Without organizations willing to unite to make the case for more water infrastructure on the same scale as the environmentalist dominated organizations that only promote rationing, all that is left is the competence and integrity of journalists. On that topic, Kristi Diener, a media expert and key member of our steering committee who has interacted with journalists on water issues for many years, had this to say:

“There is a lack of critical thinking in the media. There are many facets to this. If someone makes an argument like, ‘Why should taxpayers pay for capital projects?’ they stop there without exploring the benefits which more than balance the expense. For example, there are projects that enable groundwater recharge and reduce the implementation costs of the Sustainable Groundwater Management Act, dilute toxic contaminants in well water and replenish wells which eliminate the need for the emergency bottled water delivery program, and arrest subsidence and the sinking of multi-million dollar vital infrastructure which reduces the millions of tax dollars necessarily being allocated to these fixes. Because creating water abundance also lowers water bills, and enables our farmers to put more job-creating land back into production, consumers have more to spend. That economic enhancement to other businesses bumps up tax coffers for community services like police, fire, and education. The media relentlessly criticize beneficial water projects, but neglect any independent exploration. Their conclusions and written opinions effectively become predicated on one-sided, dead-end statements. This is lazy, incomplete journalism.”

Diener continued:

“Another facet to the lack of critical thinking occurs due to the fact that California’s water laws, Opinions, Management Plans, Flow Requirements, Acts, systems of water rights and exceptions to those, Endangered Species Act rulings, etc. have piled up for decades, if not all the way back into the 1800s. They are extremely complex and require explanations and interpretations from experts. But the fact-givers who are supposed to be the water experts and the keepers of the knowledge frequently either get it wrong, or intentionally cherry pick the data. The majority of the media is unwilling, or unable, to fact check the fact-givers. For years the media has accepted what they are told, and the result has been generations of widely spread misinformation packed onto the public, who now believe they know the facts. The difficulty in promoting more water infrastructure sometimes is in having to rewind and replace what people think they know to be true, with the parts that have been omitted that make those arguments false.”

It is unlikely the bias and hostility of the media towards more water supply infrastructure will change on its own, or before Californians run out of water. But it is possible that some of the special interests that currently either oppose water projects or sit on the sidelines, will change their priorities and begin to support new projects. Ultimately, and perhaps contrary to their own self-perception, journalists as a group tend to reflect and promote the political preferences of the elite influencers that own or advertise on media platforms. For that reason, we may hope that if the consensus on water policy among elites begins to shift in our favor, that shift will be reflected and accelerated by members of the media.

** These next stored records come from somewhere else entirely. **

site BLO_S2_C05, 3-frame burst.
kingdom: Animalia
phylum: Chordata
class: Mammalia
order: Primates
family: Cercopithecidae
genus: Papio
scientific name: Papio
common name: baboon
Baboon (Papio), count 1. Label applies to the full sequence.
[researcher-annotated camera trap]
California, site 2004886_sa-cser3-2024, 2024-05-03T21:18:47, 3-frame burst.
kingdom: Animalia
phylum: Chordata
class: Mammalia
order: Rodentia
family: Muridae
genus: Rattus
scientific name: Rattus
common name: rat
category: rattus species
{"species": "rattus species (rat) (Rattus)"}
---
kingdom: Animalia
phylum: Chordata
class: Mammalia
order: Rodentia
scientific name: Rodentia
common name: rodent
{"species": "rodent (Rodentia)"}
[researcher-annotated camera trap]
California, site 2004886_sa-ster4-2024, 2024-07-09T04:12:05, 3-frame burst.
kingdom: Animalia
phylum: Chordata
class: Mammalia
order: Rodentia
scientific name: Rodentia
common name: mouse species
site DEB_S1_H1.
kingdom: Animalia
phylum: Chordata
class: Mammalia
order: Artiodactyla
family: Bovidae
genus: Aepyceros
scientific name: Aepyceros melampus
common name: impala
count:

When it comes to projects to increase the water supply in California, the media today is predictable and hostile. Scarcity is good, development is bad. Somehow they’ve internalized the false impression that more water supplies will only harm the environment, rather than consider the possibility that more water creates more options for maintaining the health of ecosystems. And California’s journalists are apparently blind to the economic fact that water scarcity only serves the interests of investors and speculators who want to privatize and profit from high-priced water. It harms everyone else.

California’s hostile media can change its tune. But it will take enlightened altruism—i.e., demanding more water supply projects without further delay—from a critical mass of California’s moneyed elites, helped along by massive anger from California’s disenfranchised grassroots.